— start of Passage to read —
A microsecond pulse power module (MPPM) conversion system with high performance is proposed in this manuscript (TPEL-Reg-2023-05-1116) for low-voltage lithium battery-powered portable DBD plasma source devices. High performance is not only reflected in the proposed MPPM has excellent driving performance for small DBD electrode discharge, but also reflected in the optimization of the system volume parameters. This video recording aims to better demonstrate the driving advantages of the proposed MPPM module on a human-touchable SDBD plasma source portable device. The proposed MPPM module can reduce the temperature of the SDBD electrode from 66 ° C to 60 ° C during the same running time.
— end of Passage to read —
— start of Dataset extract —
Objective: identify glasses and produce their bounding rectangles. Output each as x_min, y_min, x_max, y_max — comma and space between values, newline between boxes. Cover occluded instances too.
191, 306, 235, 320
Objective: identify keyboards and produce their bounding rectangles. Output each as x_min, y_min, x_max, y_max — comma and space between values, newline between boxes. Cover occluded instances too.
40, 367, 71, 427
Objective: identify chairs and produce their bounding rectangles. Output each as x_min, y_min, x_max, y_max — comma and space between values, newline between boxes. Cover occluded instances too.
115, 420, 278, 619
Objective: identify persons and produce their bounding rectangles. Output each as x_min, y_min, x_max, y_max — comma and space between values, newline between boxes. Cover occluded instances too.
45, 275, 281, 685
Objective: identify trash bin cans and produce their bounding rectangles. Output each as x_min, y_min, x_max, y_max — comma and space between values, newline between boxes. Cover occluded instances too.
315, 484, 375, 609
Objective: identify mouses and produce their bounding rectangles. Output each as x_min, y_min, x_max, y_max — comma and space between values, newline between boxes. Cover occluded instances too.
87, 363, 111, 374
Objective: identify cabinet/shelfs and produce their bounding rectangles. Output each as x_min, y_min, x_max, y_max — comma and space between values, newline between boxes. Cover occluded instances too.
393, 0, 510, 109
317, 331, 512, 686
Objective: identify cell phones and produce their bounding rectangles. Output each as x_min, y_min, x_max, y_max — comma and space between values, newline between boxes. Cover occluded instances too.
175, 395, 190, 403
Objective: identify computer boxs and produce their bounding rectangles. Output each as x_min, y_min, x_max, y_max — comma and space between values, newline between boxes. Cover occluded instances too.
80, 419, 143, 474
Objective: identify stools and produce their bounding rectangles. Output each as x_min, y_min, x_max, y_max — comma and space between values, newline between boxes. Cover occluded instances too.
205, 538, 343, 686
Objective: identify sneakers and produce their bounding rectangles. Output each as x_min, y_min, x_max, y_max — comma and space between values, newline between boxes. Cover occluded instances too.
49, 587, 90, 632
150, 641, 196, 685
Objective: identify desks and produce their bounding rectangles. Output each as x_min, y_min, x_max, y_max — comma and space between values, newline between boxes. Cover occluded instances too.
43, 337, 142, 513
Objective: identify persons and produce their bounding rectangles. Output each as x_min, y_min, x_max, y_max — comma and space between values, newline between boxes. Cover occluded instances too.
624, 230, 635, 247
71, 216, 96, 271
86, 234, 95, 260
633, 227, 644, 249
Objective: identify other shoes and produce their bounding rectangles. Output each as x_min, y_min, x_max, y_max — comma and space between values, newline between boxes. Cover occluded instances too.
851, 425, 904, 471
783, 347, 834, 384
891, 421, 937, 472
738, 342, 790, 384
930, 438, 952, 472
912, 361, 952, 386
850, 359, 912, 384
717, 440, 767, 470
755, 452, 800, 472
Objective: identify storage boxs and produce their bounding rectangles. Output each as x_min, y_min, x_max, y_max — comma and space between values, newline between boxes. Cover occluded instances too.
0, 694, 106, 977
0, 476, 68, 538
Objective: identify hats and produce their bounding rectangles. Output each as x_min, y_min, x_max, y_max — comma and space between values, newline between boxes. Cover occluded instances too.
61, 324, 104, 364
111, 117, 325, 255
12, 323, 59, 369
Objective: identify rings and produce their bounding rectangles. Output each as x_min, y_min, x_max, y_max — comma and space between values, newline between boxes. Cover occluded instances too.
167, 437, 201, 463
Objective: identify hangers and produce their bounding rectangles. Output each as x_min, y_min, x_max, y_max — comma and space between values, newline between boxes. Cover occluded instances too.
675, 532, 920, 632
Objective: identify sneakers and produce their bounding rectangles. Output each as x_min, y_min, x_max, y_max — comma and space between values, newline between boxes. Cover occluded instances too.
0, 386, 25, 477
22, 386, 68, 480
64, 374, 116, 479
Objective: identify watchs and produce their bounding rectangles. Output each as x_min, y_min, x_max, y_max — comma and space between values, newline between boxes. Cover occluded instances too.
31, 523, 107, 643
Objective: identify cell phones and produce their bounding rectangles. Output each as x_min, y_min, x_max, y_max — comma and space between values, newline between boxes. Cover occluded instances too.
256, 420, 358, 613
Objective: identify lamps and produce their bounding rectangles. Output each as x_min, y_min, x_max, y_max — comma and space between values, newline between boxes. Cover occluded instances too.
— end of Dataset extract —
▶ _To be done_:
1) From the pulse power module passage, extract the text starting with "A microsecond pulse" and going on through "same running time.".
2) Render this sentence from the pulse power module passage in Spanish: "The proposed MPPM module can reduce the temperature of the SDBD electrode from 66 ° C to 60 ° C during the same running time."
3) According to the pulse power module passage, what powers the portable DBD plasma source devices?

▶ _Outputs by task_:
1)
A microsecond pulse power module (MPPM) conversion system with high performance is proposed in this manuscript (TPEL-Reg-2023-05-1116) for low-voltage lithium battery-powered portable DBD plasma source devices. High performance is not only reflected in the proposed MPPM has excellent driving performance for small DBD electrode discharge, but also reflected in the optimization of the system volume parameters. This video recording aims to better demonstrate the driving advantages of the proposed MPPM module on a human-touchable SDBD plasma source portable device. The proposed MPPM module can reduce the temperature of the SDBD electrode from 66 ° C to 60 ° C during the same running time.

2) El módulo MPPM propuesto puede reducir la temperatura del electrodo SDBD de 66 °C a 60 °C durante el mismo tiempo de funcionamiento.

3) Low-voltage lithium batteries.